Austell, Georgia · Est. 1967

In Brief

The most-told ghost story at Six Flags Over Georgia, in Austell, isn't a Fright Fest set piece. Near the front of the park, a blonde girl of about nine runs up to guests crying for her mother, asks them to help find her, then vanishes within a few yards.

The Full Story

Near the front of Six Flags Over Georgia, the amusement park in Austell west of Atlanta, the story goes that a blonde girl of about nine runs up to guests. She's crying for her mother. Some version of "Mommy, Mommy, please help me find my Mommy" — and then, within about ten yards, she's gone.
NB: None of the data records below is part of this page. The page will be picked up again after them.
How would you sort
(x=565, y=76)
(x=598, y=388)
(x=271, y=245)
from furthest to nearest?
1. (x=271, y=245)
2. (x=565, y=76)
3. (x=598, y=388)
An amusement park is the wrong setting for a ghost story. No old house, no battlefield, no centuries of grief. The park opened June 16, 1967, and the legends started almost as fast as the rides. As the legend tells it, the girl was struck and killed by a car near here in the early 1970s. No record confirms it — no name, no date, nothing outside the lore itself. Just the running, the crying, and the few yards before she disappears.

The other ghosts here are performers, which is the strange part. Take Joe.
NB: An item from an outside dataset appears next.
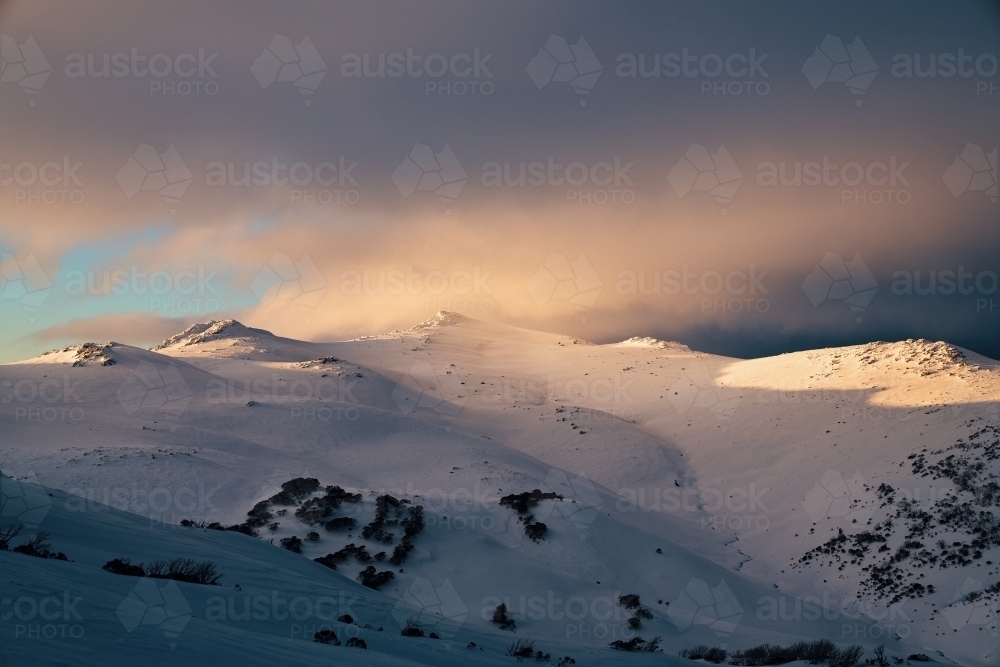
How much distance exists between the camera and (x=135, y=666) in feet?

The legend says Joe was an actor cast to star in the opening number of the very first show at the Crystal Pistol Music Hall in 1967. On his way to work, the story goes, he was killed in a car accident — before he ever stepped on stage. He's been seen since, they say, standing at the edge of the Crystal Pistol balcony, watching the performances he never got to join. Employees report a man singing backstage when nobody's there. Props vanish from the stage and turn up by the railroad tracks beside the building. They blame Joe.
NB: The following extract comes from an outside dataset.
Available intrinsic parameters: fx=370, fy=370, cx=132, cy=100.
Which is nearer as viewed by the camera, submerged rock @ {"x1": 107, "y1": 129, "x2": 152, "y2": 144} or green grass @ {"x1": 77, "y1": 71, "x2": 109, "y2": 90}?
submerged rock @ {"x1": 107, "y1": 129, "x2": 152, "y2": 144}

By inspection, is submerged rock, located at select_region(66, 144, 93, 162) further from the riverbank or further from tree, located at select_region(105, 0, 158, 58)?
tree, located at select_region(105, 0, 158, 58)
Down in Lickskillet, the park's Old West section, the railroad bridge has its own figures. People report apparitions in 1800s clothing crossing it — said to be echoes of actors from an early Six Flags show that staged an 1800s train robbery.

So the hauntings here aren't tied to a crime or a graveyard. They're tied to the shows. An actor who never made his debut, train robbers who left an impression behind. According to the lore, the figures in 1800s clothing still cross the Lickskillet bridge, dressed for a train robbery the park stopped staging decades ago.